# [ESTRATTO DEL TESTO]

Home
 
EXHIBIT A Make mine a lobster autoprod. 2010 UK

Sinceramente avevamo ormai perso le tracce di questa band proveniente dalla contea dell’Essex, attiva fin dal 1986 e il cui parto più recente risale a ben sedici anni orsono, l’album intitolato “Out there”, che seguiva una raccolta pubblicata solo su audiocassetta, in tempi romantici in cui le fanzine fotocopiate “dominavano” le letture del progster… Bando alla nostalgia, il quintetto fondato da Steve Watts (basso) e Nick Hampson (chitarra) decide tre anni fa di uscire da una lunga fase di quiescenza e registrare (senza affrettarsi troppo, come ammesso dagli stessi protagonisti!) i nuovi brani nati negli anni intercorsi, radunando la stessa line-up temporaneamente “congelata” a metà degli anni ’90 che già vedeva la nuova recluta Paul Caswell alle percussioni.
Dopo aver inserito il dischetto nel lettore, un sorriso di condiscendenza spunta nel ritrovare immediatamente, già dalla trascinante apertura “Touch the stars”, un’attitudine che credevamo relegata al ricordo di tante band “minori” del sottobosco new-prog inglese degli anni ’80: Haze, Final Conflict, Multi-Story… insomma, un songwriting immediato e accattivante, un po’ naïf e tendente al pop-rock più mainstream, ma perfettamente apprezzabile - magari come seduta defaticante per alleggerire un po’ i toni e rinfrancare le orecchie provate da improbabili tempi dispari – anche dall’ascoltatore prog medio, meglio se memore del pionieristico periodo in cui volti dipinti e sofisticate acconciature alla moda erano di casa al Marquee di Wardour Street.

# [ESERCIZI]
• a. Secondo la recensione, perché spunta un sorriso di condiscendenza dopo aver inserito il dischetto nel lettore? Rispondi in una o due frasi.
• b. Riscrivi in forma di elenco il paragrafo della recensione che inizia con "Sinceramente avevamo ormai perso le tracce", mantenendo i fatti principali.
Le righe riportate più avanti provengono da una fonte diversa dalla recensione.

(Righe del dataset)
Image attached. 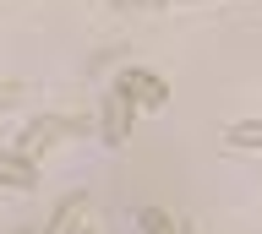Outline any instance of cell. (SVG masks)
<instances>
[{
    "label": "cell",
    "instance_id": "cell-1",
    "mask_svg": "<svg viewBox=\"0 0 262 234\" xmlns=\"http://www.w3.org/2000/svg\"><path fill=\"white\" fill-rule=\"evenodd\" d=\"M115 87H120L137 109H164V103H169V82H164L159 71H142V66H126L115 76Z\"/></svg>",
    "mask_w": 262,
    "mask_h": 234
},
{
    "label": "cell",
    "instance_id": "cell-2",
    "mask_svg": "<svg viewBox=\"0 0 262 234\" xmlns=\"http://www.w3.org/2000/svg\"><path fill=\"white\" fill-rule=\"evenodd\" d=\"M131 120H137V103H131L120 87H110V93H104V115H98V136H104V147H120V142H126Z\"/></svg>",
    "mask_w": 262,
    "mask_h": 234
},
{
    "label": "cell",
    "instance_id": "cell-3",
    "mask_svg": "<svg viewBox=\"0 0 262 234\" xmlns=\"http://www.w3.org/2000/svg\"><path fill=\"white\" fill-rule=\"evenodd\" d=\"M0 185H11V191H33V185H38V158L22 152L16 142H11V147L0 142Z\"/></svg>",
    "mask_w": 262,
    "mask_h": 234
},
{
    "label": "cell",
    "instance_id": "cell-4",
    "mask_svg": "<svg viewBox=\"0 0 262 234\" xmlns=\"http://www.w3.org/2000/svg\"><path fill=\"white\" fill-rule=\"evenodd\" d=\"M224 147L235 152H262V120H235L224 131Z\"/></svg>",
    "mask_w": 262,
    "mask_h": 234
},
{
    "label": "cell",
    "instance_id": "cell-5",
    "mask_svg": "<svg viewBox=\"0 0 262 234\" xmlns=\"http://www.w3.org/2000/svg\"><path fill=\"white\" fill-rule=\"evenodd\" d=\"M137 229L142 234H180V223L164 213V207H137Z\"/></svg>",
    "mask_w": 262,
    "mask_h": 234
},
{
    "label": "cell",
    "instance_id": "cell-6",
    "mask_svg": "<svg viewBox=\"0 0 262 234\" xmlns=\"http://www.w3.org/2000/svg\"><path fill=\"white\" fill-rule=\"evenodd\" d=\"M16 98H22V82H6V87H0V115L16 109Z\"/></svg>",
    "mask_w": 262,
    "mask_h": 234
},
{
    "label": "cell",
    "instance_id": "cell-7",
    "mask_svg": "<svg viewBox=\"0 0 262 234\" xmlns=\"http://www.w3.org/2000/svg\"><path fill=\"white\" fill-rule=\"evenodd\" d=\"M66 234H93V229H88V218H71V223H66Z\"/></svg>",
    "mask_w": 262,
    "mask_h": 234
}]
</instances>
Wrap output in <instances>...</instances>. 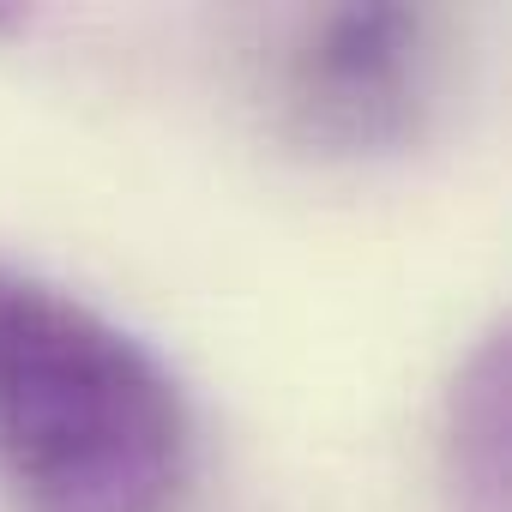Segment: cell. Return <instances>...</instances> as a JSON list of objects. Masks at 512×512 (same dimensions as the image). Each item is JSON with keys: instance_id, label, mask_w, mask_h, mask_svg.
I'll return each mask as SVG.
<instances>
[{"instance_id": "obj_1", "label": "cell", "mask_w": 512, "mask_h": 512, "mask_svg": "<svg viewBox=\"0 0 512 512\" xmlns=\"http://www.w3.org/2000/svg\"><path fill=\"white\" fill-rule=\"evenodd\" d=\"M193 458V404L145 338L0 266V476L25 512H175Z\"/></svg>"}, {"instance_id": "obj_2", "label": "cell", "mask_w": 512, "mask_h": 512, "mask_svg": "<svg viewBox=\"0 0 512 512\" xmlns=\"http://www.w3.org/2000/svg\"><path fill=\"white\" fill-rule=\"evenodd\" d=\"M440 103V25L416 7L302 13L272 55V121L320 157L410 145Z\"/></svg>"}, {"instance_id": "obj_3", "label": "cell", "mask_w": 512, "mask_h": 512, "mask_svg": "<svg viewBox=\"0 0 512 512\" xmlns=\"http://www.w3.org/2000/svg\"><path fill=\"white\" fill-rule=\"evenodd\" d=\"M458 476L482 488V506L500 512V458H506V392H500V344L482 350V362L458 380Z\"/></svg>"}]
</instances>
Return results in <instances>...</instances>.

# [SOLUZIONI SVOLTE]
• a. Il sorriso spunta perché già dall'apertura "Touch the stars" si ritrova un'attitudine che si credeva relegata al ricordo di tante band "minori" del new-prog inglese degli anni '80, come Haze, Final Conflict e Multi-Story.

• b.
- La band viene dalla contea dell'Essex ed è attiva dal 1986.
- L'ultimo disco, l'album "Out there", risale a sedici anni prima e seguiva una raccolta uscita solo su audiocassetta.
- Il quintetto è stato fondato da Steve Watts (basso) e Nick Hampson (chitarra).
- Tre anni fa ha deciso di uscire da una lunga fase di inattività e di registrare, senza fretta, i brani nati nel frattempo.
- Per farlo ha riunito la stessa formazione ferma dalla metà degli anni '90, con Paul Caswell alle percussioni.